Quoted text ->
- Also known as: DJ Ferret
- Born: Patrick Rodgers Freeport, Bahamas
- Genres: Gothic; Industrial; Medieval; Trip-Hop; Hip hop;
- Occupations: DJ; concert promoter; record producer; consumer advocate;
- Years active: 1995–present
- Labels: Dancing Ferret Discs; Conch Chowder Records;

= DJ Ferret =

Patrick Rodgers, known professionally as DJ Ferret, is a Bahamian-born American DJ, concert promoter, record producer and consumer advocate from Philadelphia.

DJ Ferret's releases to date have all been mixes of other artists' work. The most successful of these were the "Underground Club Mix" series associated with Asleep By Dawn magazine. The 3-volume series was initially available only through Hot Topic, although all 3 albums eventually received a brief limited retail release. The first volume included tracks by Paul Van Dyk, Ministry and Skinny Puppy. The second volume was packaged with a DVD and included The 69 Eyes, Eisbrecher and Joachim Witt. On the strength of the included DVD, the title spent one week on the Billboard Comprehensive Music Video Chart at position #38 in the issue dated 25 November 2006. The third and final volume included Robert Smith of The Cure, Information Society, In This Moment, Type O Negative, and a reading of "The Raven" by actor Christopher Lee. Together, the three volumes sold in excess of 50,000 units.

His first release as DJ Ferret was in 2003. "Noir: Smooth Female Trip-Hop" collected Trip-Hop tracks with female vocals from Japan, Russia, England and the US.

In 2006 he released "Big Up Berlin: Best Of German Hip Hop And Reggae," which he described as the first American compilation of German hip-hop. Some of Germany's best-selling hip-hop and reggae artists participated, including Seeed, Kool Savas, Azad, Bushido and Fler. Tracks by a few lesser-known artists were also included. AllMusic described it as "a smashing compilation that bundles together 17 German hip-hop and dancehall artists onto one fabulous CD" and "a bridge-building compilation that spans hip-hop and dancehall and Europe and the New World."
He later put out another German hip-hop mix called "Ende Gute, Alles Gute" as an unofficial online release in 2017.

"Dancing In The Dark: 10 Years Of Dancing Ferret " and "Dancing In The Dark 2006" were compilations produced under his own name and included a VNV Nation remix of a Joachim Witt track, Faun, Corvus Corax and De/Vision. Actress Kristanna Loken of Terminator 3: Rise of the Machines fame was the cover model for the latter title, wearing her original outfit from the movie.

Also credited as "Patrick Rodgers" was a soundtrack for the roleplaying game Vampire: The Masquerade. Produced under license from White Wolf Publishing and released in 1999, the CD was titled "Music From The Succubus Club" and included one track devoted to each of the vampire clans in the game.

DJ Ferret is still actively performing live DJ gigs. He performed at the M'era Luna festival in Germany in August 2024.

Data supplied ->

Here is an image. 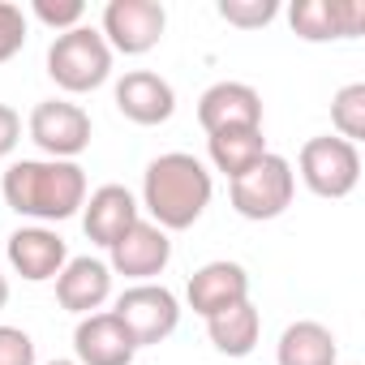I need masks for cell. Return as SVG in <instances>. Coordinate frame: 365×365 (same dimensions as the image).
<instances>
[{
	"label": "cell",
	"mask_w": 365,
	"mask_h": 365,
	"mask_svg": "<svg viewBox=\"0 0 365 365\" xmlns=\"http://www.w3.org/2000/svg\"><path fill=\"white\" fill-rule=\"evenodd\" d=\"M211 194H215L211 168L190 150H168V155L150 159L142 172V207H146L150 224L163 232L194 228L207 215Z\"/></svg>",
	"instance_id": "6da1fadb"
},
{
	"label": "cell",
	"mask_w": 365,
	"mask_h": 365,
	"mask_svg": "<svg viewBox=\"0 0 365 365\" xmlns=\"http://www.w3.org/2000/svg\"><path fill=\"white\" fill-rule=\"evenodd\" d=\"M5 207L35 224H61L73 220L86 202V172L73 159H18L5 168L0 180Z\"/></svg>",
	"instance_id": "7a4b0ae2"
},
{
	"label": "cell",
	"mask_w": 365,
	"mask_h": 365,
	"mask_svg": "<svg viewBox=\"0 0 365 365\" xmlns=\"http://www.w3.org/2000/svg\"><path fill=\"white\" fill-rule=\"evenodd\" d=\"M48 78L65 95H91L112 78V48L95 26H73L48 48Z\"/></svg>",
	"instance_id": "3957f363"
},
{
	"label": "cell",
	"mask_w": 365,
	"mask_h": 365,
	"mask_svg": "<svg viewBox=\"0 0 365 365\" xmlns=\"http://www.w3.org/2000/svg\"><path fill=\"white\" fill-rule=\"evenodd\" d=\"M292 194H297V172L284 155L267 150L250 172H241L237 180H228V198H232V211L250 224H267V220H279L288 207H292Z\"/></svg>",
	"instance_id": "277c9868"
},
{
	"label": "cell",
	"mask_w": 365,
	"mask_h": 365,
	"mask_svg": "<svg viewBox=\"0 0 365 365\" xmlns=\"http://www.w3.org/2000/svg\"><path fill=\"white\" fill-rule=\"evenodd\" d=\"M297 172L314 198H348L361 180V150L344 138H309L297 155Z\"/></svg>",
	"instance_id": "5b68a950"
},
{
	"label": "cell",
	"mask_w": 365,
	"mask_h": 365,
	"mask_svg": "<svg viewBox=\"0 0 365 365\" xmlns=\"http://www.w3.org/2000/svg\"><path fill=\"white\" fill-rule=\"evenodd\" d=\"M116 322L129 331L133 348H150L163 344L176 327H180V301L172 288L163 284H133L116 297Z\"/></svg>",
	"instance_id": "8992f818"
},
{
	"label": "cell",
	"mask_w": 365,
	"mask_h": 365,
	"mask_svg": "<svg viewBox=\"0 0 365 365\" xmlns=\"http://www.w3.org/2000/svg\"><path fill=\"white\" fill-rule=\"evenodd\" d=\"M26 133L31 142L43 150V159H73L91 146V112L69 103V99H43L31 108V120H26Z\"/></svg>",
	"instance_id": "52a82bcc"
},
{
	"label": "cell",
	"mask_w": 365,
	"mask_h": 365,
	"mask_svg": "<svg viewBox=\"0 0 365 365\" xmlns=\"http://www.w3.org/2000/svg\"><path fill=\"white\" fill-rule=\"evenodd\" d=\"M168 31V9L159 0H108L103 9V26L99 35L108 39L112 56H146L150 48H159Z\"/></svg>",
	"instance_id": "ba28073f"
},
{
	"label": "cell",
	"mask_w": 365,
	"mask_h": 365,
	"mask_svg": "<svg viewBox=\"0 0 365 365\" xmlns=\"http://www.w3.org/2000/svg\"><path fill=\"white\" fill-rule=\"evenodd\" d=\"M172 262V241L163 228H155L150 220H138L112 250H108V271L112 275H125V279H138V284H150L155 275H163Z\"/></svg>",
	"instance_id": "9c48e42d"
},
{
	"label": "cell",
	"mask_w": 365,
	"mask_h": 365,
	"mask_svg": "<svg viewBox=\"0 0 365 365\" xmlns=\"http://www.w3.org/2000/svg\"><path fill=\"white\" fill-rule=\"evenodd\" d=\"M288 22L305 43L356 39L365 31V5L361 0H297L288 9Z\"/></svg>",
	"instance_id": "30bf717a"
},
{
	"label": "cell",
	"mask_w": 365,
	"mask_h": 365,
	"mask_svg": "<svg viewBox=\"0 0 365 365\" xmlns=\"http://www.w3.org/2000/svg\"><path fill=\"white\" fill-rule=\"evenodd\" d=\"M5 254H9V267L26 279V284H48L65 271L69 262V245L56 228H43V224H31V228H18L9 241H5Z\"/></svg>",
	"instance_id": "8fae6325"
},
{
	"label": "cell",
	"mask_w": 365,
	"mask_h": 365,
	"mask_svg": "<svg viewBox=\"0 0 365 365\" xmlns=\"http://www.w3.org/2000/svg\"><path fill=\"white\" fill-rule=\"evenodd\" d=\"M198 125L207 138L224 129H262V95L250 82H215L198 99Z\"/></svg>",
	"instance_id": "7c38bea8"
},
{
	"label": "cell",
	"mask_w": 365,
	"mask_h": 365,
	"mask_svg": "<svg viewBox=\"0 0 365 365\" xmlns=\"http://www.w3.org/2000/svg\"><path fill=\"white\" fill-rule=\"evenodd\" d=\"M185 297H190V309L198 318H215L241 301H250V271L241 262H228V258H215L207 267H198L185 284Z\"/></svg>",
	"instance_id": "4fadbf2b"
},
{
	"label": "cell",
	"mask_w": 365,
	"mask_h": 365,
	"mask_svg": "<svg viewBox=\"0 0 365 365\" xmlns=\"http://www.w3.org/2000/svg\"><path fill=\"white\" fill-rule=\"evenodd\" d=\"M112 99H116V112H120L125 120L142 125V129L163 125V120H172V112H176V91H172V82L159 78V73H150V69H129V73L116 82Z\"/></svg>",
	"instance_id": "5bb4252c"
},
{
	"label": "cell",
	"mask_w": 365,
	"mask_h": 365,
	"mask_svg": "<svg viewBox=\"0 0 365 365\" xmlns=\"http://www.w3.org/2000/svg\"><path fill=\"white\" fill-rule=\"evenodd\" d=\"M138 220H142V207L125 185H99L82 202V232H86V241H95L103 250H112Z\"/></svg>",
	"instance_id": "9a60e30c"
},
{
	"label": "cell",
	"mask_w": 365,
	"mask_h": 365,
	"mask_svg": "<svg viewBox=\"0 0 365 365\" xmlns=\"http://www.w3.org/2000/svg\"><path fill=\"white\" fill-rule=\"evenodd\" d=\"M73 352H78V365H133V356H138L129 331L116 322L112 309L78 318V327H73Z\"/></svg>",
	"instance_id": "2e32d148"
},
{
	"label": "cell",
	"mask_w": 365,
	"mask_h": 365,
	"mask_svg": "<svg viewBox=\"0 0 365 365\" xmlns=\"http://www.w3.org/2000/svg\"><path fill=\"white\" fill-rule=\"evenodd\" d=\"M108 297H112V271L103 258H91V254L69 258L65 271L56 275V301H61V309H69L78 318L99 314L108 305Z\"/></svg>",
	"instance_id": "e0dca14e"
},
{
	"label": "cell",
	"mask_w": 365,
	"mask_h": 365,
	"mask_svg": "<svg viewBox=\"0 0 365 365\" xmlns=\"http://www.w3.org/2000/svg\"><path fill=\"white\" fill-rule=\"evenodd\" d=\"M339 361V344L331 335V327L301 318L288 322L279 344H275V365H335Z\"/></svg>",
	"instance_id": "ac0fdd59"
},
{
	"label": "cell",
	"mask_w": 365,
	"mask_h": 365,
	"mask_svg": "<svg viewBox=\"0 0 365 365\" xmlns=\"http://www.w3.org/2000/svg\"><path fill=\"white\" fill-rule=\"evenodd\" d=\"M207 335L224 356H250L262 335V314L254 309V301H241V305L207 318Z\"/></svg>",
	"instance_id": "d6986e66"
},
{
	"label": "cell",
	"mask_w": 365,
	"mask_h": 365,
	"mask_svg": "<svg viewBox=\"0 0 365 365\" xmlns=\"http://www.w3.org/2000/svg\"><path fill=\"white\" fill-rule=\"evenodd\" d=\"M207 155H211L215 172L237 180L241 172H250L267 155V138H262V129H224V133L207 138Z\"/></svg>",
	"instance_id": "ffe728a7"
},
{
	"label": "cell",
	"mask_w": 365,
	"mask_h": 365,
	"mask_svg": "<svg viewBox=\"0 0 365 365\" xmlns=\"http://www.w3.org/2000/svg\"><path fill=\"white\" fill-rule=\"evenodd\" d=\"M331 125H335V138H344L352 146L365 138V82H348L344 91H335Z\"/></svg>",
	"instance_id": "44dd1931"
},
{
	"label": "cell",
	"mask_w": 365,
	"mask_h": 365,
	"mask_svg": "<svg viewBox=\"0 0 365 365\" xmlns=\"http://www.w3.org/2000/svg\"><path fill=\"white\" fill-rule=\"evenodd\" d=\"M220 18L237 31H262L279 18V0H220Z\"/></svg>",
	"instance_id": "7402d4cb"
},
{
	"label": "cell",
	"mask_w": 365,
	"mask_h": 365,
	"mask_svg": "<svg viewBox=\"0 0 365 365\" xmlns=\"http://www.w3.org/2000/svg\"><path fill=\"white\" fill-rule=\"evenodd\" d=\"M31 14H35V18H39L48 31L65 35V31L82 26V18H86V5H82V0H35V5H31Z\"/></svg>",
	"instance_id": "603a6c76"
},
{
	"label": "cell",
	"mask_w": 365,
	"mask_h": 365,
	"mask_svg": "<svg viewBox=\"0 0 365 365\" xmlns=\"http://www.w3.org/2000/svg\"><path fill=\"white\" fill-rule=\"evenodd\" d=\"M26 43V14L14 0H0V65L14 61Z\"/></svg>",
	"instance_id": "cb8c5ba5"
},
{
	"label": "cell",
	"mask_w": 365,
	"mask_h": 365,
	"mask_svg": "<svg viewBox=\"0 0 365 365\" xmlns=\"http://www.w3.org/2000/svg\"><path fill=\"white\" fill-rule=\"evenodd\" d=\"M35 339L22 327H0V365H35Z\"/></svg>",
	"instance_id": "d4e9b609"
},
{
	"label": "cell",
	"mask_w": 365,
	"mask_h": 365,
	"mask_svg": "<svg viewBox=\"0 0 365 365\" xmlns=\"http://www.w3.org/2000/svg\"><path fill=\"white\" fill-rule=\"evenodd\" d=\"M18 142H22V116L9 103H0V159H9Z\"/></svg>",
	"instance_id": "484cf974"
},
{
	"label": "cell",
	"mask_w": 365,
	"mask_h": 365,
	"mask_svg": "<svg viewBox=\"0 0 365 365\" xmlns=\"http://www.w3.org/2000/svg\"><path fill=\"white\" fill-rule=\"evenodd\" d=\"M5 305H9V279L0 275V309H5Z\"/></svg>",
	"instance_id": "4316f807"
},
{
	"label": "cell",
	"mask_w": 365,
	"mask_h": 365,
	"mask_svg": "<svg viewBox=\"0 0 365 365\" xmlns=\"http://www.w3.org/2000/svg\"><path fill=\"white\" fill-rule=\"evenodd\" d=\"M48 365H78V361H48Z\"/></svg>",
	"instance_id": "83f0119b"
}]
</instances>
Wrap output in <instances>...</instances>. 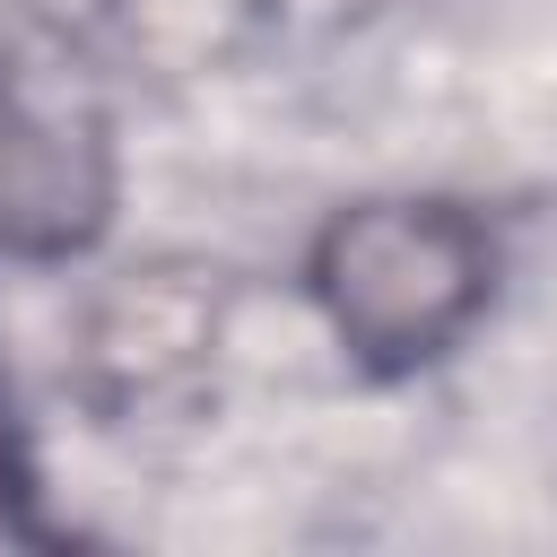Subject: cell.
Listing matches in <instances>:
<instances>
[{
    "mask_svg": "<svg viewBox=\"0 0 557 557\" xmlns=\"http://www.w3.org/2000/svg\"><path fill=\"white\" fill-rule=\"evenodd\" d=\"M487 287L496 244L461 200H357L313 244V305L374 374L435 366L487 313Z\"/></svg>",
    "mask_w": 557,
    "mask_h": 557,
    "instance_id": "6da1fadb",
    "label": "cell"
},
{
    "mask_svg": "<svg viewBox=\"0 0 557 557\" xmlns=\"http://www.w3.org/2000/svg\"><path fill=\"white\" fill-rule=\"evenodd\" d=\"M113 209V122L61 35L0 44V252L61 261Z\"/></svg>",
    "mask_w": 557,
    "mask_h": 557,
    "instance_id": "7a4b0ae2",
    "label": "cell"
},
{
    "mask_svg": "<svg viewBox=\"0 0 557 557\" xmlns=\"http://www.w3.org/2000/svg\"><path fill=\"white\" fill-rule=\"evenodd\" d=\"M209 348H218V287H209V270H131L87 313L78 383H87V400L104 418L174 409L209 374Z\"/></svg>",
    "mask_w": 557,
    "mask_h": 557,
    "instance_id": "3957f363",
    "label": "cell"
},
{
    "mask_svg": "<svg viewBox=\"0 0 557 557\" xmlns=\"http://www.w3.org/2000/svg\"><path fill=\"white\" fill-rule=\"evenodd\" d=\"M0 540H44L35 461H26V435H17V418H9V392H0Z\"/></svg>",
    "mask_w": 557,
    "mask_h": 557,
    "instance_id": "277c9868",
    "label": "cell"
}]
</instances>
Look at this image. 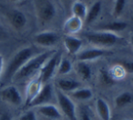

What is expected ->
According to the DJ Ferret article, how many units did the three volumes of the "Underground Club Mix" series sell together?

Answer below ->
In excess of 50,000 units.